Все вдруг в едином порыве бросились обнимать друг друга.

— Профессор! — орал Санька. — Я для вас столько денег украду, что до старости хватит!

— Вы гений, профессор! — голосил Бингер и не переставая лез к Шевеловскому.

Лупя прилип к иллюминатору, крепко обхватив раму руками. По его небритым щекам текли слезы.

Надин в эти мгновения стала еще красивее. Она тоже плакала, вытирая слезы белоснежным рукавом, но сквозь слезы прорывалась улыбка бесконечно искренней радости.

Мы понимаем, что все страдания позади, что теперь нас ждет новая старая жизнь. Как же мы соскучились по лесам, морям, кинотеатрам, интернету, ветру, людям…

Глаз успевает фиксировать тающие за бортом рейсы 1347, 1251, 1167…

Неожиданно снова просыпаются динамики:

— Через десять минут будем дома! Как же я вас всех люблю! С меня лучшее французское!

— 800-й!
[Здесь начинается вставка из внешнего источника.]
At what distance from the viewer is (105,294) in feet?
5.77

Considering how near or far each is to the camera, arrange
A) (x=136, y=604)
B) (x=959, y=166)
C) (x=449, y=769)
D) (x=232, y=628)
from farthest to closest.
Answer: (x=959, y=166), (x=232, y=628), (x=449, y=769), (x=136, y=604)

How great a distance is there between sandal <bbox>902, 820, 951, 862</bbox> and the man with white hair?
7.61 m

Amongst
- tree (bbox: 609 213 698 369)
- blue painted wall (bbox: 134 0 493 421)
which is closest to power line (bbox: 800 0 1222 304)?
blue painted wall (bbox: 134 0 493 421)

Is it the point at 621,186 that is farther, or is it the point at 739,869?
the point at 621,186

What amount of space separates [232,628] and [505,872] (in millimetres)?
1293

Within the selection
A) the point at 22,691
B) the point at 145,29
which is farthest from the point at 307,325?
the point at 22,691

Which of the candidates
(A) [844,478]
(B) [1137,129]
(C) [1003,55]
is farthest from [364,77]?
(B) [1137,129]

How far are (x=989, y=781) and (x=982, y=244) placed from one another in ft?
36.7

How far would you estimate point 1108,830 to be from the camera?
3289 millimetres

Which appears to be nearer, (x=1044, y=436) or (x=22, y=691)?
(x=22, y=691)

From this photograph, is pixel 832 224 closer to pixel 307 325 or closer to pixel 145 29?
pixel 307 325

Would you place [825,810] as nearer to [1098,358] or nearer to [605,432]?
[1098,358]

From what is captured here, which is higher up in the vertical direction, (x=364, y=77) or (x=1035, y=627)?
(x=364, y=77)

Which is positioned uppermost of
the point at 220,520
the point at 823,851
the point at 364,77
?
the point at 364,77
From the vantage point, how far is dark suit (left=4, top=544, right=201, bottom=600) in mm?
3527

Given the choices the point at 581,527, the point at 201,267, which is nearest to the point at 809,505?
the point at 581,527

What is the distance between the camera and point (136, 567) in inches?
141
Короновали Карла Великого! — Бингер аплодирует то ли себе, помнящему, наверное, только этот год и это событие, то ли Карлу.

Я описываю самые радостные минуты в своей жизни. Райтер мокрый от слез; Мне трудно соображать, на мне повис Бингер, орет что-то под ухо. Санька душит своими ручищами. Тоже плачет, но отворачивается, чтобы его не видели таким сентиментальным.

— 500-й! — кричит кто-то.

— А!а!а! 300-й!

— 100-й! — Бингер стучит по стеклу. — Привет!

Неужели скоро все закончится? И будет как когда-то? Я забыл те времена, далекие, сладкие. Статья…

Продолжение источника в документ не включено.